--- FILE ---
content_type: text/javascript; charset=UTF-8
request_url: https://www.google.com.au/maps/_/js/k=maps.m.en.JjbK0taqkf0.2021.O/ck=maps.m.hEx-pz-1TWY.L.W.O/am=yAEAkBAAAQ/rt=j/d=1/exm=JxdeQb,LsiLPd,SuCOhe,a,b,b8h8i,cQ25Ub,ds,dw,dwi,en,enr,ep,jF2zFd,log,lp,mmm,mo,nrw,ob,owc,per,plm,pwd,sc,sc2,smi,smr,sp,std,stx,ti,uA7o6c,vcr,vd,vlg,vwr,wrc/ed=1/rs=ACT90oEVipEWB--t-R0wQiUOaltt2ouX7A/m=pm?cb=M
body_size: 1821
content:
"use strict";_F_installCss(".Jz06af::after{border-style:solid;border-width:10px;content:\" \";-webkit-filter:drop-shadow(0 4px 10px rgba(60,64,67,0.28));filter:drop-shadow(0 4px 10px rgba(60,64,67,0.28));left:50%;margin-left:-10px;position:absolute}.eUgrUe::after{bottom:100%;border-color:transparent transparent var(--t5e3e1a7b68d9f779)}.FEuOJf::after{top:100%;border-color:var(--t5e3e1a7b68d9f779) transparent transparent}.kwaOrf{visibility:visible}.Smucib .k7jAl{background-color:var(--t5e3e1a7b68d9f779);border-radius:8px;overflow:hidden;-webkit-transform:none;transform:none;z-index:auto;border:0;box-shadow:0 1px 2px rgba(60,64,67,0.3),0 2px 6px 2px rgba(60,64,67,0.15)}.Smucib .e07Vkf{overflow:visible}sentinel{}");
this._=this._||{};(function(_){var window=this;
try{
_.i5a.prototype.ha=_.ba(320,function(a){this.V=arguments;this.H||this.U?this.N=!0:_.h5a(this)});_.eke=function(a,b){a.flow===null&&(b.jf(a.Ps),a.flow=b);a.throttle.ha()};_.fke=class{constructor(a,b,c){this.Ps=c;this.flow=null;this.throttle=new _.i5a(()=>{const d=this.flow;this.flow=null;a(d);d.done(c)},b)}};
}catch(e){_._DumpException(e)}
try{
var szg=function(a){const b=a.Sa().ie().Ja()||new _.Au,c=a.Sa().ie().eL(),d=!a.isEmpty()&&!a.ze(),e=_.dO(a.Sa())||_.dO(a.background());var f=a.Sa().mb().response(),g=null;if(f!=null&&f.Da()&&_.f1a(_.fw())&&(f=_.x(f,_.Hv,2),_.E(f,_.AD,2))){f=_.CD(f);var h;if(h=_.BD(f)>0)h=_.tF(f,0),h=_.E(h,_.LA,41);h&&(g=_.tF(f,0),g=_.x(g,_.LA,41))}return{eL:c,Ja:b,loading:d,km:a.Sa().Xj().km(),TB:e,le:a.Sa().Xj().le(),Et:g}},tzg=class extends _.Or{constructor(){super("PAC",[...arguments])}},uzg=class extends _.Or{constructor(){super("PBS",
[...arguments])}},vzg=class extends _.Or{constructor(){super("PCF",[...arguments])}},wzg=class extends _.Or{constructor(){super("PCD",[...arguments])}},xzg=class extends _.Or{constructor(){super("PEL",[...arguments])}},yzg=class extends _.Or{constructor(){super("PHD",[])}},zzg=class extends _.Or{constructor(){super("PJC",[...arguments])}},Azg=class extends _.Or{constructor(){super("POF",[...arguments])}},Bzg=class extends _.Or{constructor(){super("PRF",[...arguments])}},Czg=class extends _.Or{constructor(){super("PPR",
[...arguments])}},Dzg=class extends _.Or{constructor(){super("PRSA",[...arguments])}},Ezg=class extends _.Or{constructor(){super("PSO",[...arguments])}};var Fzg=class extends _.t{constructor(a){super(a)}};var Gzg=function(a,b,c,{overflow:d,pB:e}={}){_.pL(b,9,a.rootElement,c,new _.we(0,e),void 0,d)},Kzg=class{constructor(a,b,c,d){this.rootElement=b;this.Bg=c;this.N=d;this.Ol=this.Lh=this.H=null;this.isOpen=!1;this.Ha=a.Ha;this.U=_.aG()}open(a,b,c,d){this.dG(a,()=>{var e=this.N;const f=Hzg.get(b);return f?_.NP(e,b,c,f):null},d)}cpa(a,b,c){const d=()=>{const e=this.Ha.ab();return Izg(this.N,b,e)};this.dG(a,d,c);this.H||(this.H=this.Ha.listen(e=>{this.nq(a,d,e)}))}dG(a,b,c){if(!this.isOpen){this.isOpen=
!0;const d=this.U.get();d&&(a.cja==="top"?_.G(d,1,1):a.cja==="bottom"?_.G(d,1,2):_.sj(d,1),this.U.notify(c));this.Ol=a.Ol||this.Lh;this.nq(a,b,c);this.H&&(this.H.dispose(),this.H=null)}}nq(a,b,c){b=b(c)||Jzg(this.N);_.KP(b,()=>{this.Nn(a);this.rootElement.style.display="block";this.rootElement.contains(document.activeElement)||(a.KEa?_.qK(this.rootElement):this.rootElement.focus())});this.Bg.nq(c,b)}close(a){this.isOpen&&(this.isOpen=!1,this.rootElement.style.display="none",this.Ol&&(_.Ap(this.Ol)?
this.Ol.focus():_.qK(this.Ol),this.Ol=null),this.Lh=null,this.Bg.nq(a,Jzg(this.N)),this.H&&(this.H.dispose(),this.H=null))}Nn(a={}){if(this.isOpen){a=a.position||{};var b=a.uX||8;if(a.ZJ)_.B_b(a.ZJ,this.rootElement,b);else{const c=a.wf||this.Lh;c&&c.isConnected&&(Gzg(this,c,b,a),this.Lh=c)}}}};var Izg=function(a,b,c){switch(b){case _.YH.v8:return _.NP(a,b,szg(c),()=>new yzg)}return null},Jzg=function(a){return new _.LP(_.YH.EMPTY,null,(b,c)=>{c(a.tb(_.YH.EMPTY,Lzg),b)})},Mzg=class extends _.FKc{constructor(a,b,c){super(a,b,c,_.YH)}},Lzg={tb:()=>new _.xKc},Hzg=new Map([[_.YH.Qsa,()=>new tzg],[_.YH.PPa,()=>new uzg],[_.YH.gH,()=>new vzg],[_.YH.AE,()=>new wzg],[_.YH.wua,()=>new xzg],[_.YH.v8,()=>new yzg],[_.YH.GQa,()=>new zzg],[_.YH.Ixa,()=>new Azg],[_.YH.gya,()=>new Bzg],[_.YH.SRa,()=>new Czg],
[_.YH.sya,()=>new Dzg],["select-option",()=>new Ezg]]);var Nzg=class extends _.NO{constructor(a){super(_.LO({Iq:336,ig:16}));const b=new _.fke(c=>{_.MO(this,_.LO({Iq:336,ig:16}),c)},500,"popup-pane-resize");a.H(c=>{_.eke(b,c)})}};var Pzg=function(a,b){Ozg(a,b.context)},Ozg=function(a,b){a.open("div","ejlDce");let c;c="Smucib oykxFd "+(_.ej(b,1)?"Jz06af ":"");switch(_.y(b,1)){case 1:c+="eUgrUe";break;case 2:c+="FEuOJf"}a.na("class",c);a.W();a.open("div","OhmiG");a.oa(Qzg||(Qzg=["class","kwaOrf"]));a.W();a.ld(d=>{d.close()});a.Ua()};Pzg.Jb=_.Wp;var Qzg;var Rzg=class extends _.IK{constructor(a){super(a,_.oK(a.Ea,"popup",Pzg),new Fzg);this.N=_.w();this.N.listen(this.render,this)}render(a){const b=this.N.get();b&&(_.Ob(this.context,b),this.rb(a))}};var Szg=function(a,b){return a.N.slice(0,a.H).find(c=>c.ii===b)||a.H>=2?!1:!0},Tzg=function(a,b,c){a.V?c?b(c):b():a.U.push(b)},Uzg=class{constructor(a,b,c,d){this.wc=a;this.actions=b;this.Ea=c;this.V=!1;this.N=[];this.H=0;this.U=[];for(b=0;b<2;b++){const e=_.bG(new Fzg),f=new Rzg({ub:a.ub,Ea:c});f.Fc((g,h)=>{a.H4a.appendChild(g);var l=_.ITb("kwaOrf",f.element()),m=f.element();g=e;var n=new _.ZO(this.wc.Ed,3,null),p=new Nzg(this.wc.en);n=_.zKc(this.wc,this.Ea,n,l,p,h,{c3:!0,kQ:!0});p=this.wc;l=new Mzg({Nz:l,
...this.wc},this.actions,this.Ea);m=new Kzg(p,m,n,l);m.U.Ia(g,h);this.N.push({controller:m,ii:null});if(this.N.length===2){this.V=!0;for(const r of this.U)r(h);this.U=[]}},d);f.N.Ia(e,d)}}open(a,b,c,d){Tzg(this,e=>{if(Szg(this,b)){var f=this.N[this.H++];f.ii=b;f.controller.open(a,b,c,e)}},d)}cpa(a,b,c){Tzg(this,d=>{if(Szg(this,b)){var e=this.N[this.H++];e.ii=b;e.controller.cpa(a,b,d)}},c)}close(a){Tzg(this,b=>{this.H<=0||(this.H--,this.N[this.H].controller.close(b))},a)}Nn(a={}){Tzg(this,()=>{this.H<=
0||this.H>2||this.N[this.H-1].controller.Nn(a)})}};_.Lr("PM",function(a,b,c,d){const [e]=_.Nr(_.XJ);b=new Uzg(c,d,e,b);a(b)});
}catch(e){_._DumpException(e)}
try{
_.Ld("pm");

#####

*Task brief:* All lines that contain the word "controller" must be copied from the records above.

*Exercise output:*
...this.wc},this.actions,this.Ea);m=new Kzg(p,m,n,l);m.U.Ia(g,h);this.N.push({controller:m,ii:null});if(this.N.length===2){this.V=!0;for(const r of this.U)r(h);this.U=[]}},d);f.N.Ia(e,d)}}open(a,b,c,d){Tzg(this,e=>{if(Szg(this,b)){var f=this.N[this.H++];f.ii=b;f.controller.open(a,b,c,e)}},d)}cpa(a,b,c){Tzg(this,d=>{if(Szg(this,b)){var e=this.N[this.H++];e.ii=b;e.controller.cpa(a,b,d)}},c)}close(a){Tzg(this,b=>{this.H<=0||(this.H--,this.N[this.H].controller.close(b))},a)}Nn(a={}){Tzg(this,()=>{this.H<=
0||this.H>2||this.N[this.H-1].controller.Nn(a)})}};_.Lr("PM",function(a,b,c,d){const [e]=_.Nr(_.XJ);b=new Uzg(c,d,e,b);a(b)});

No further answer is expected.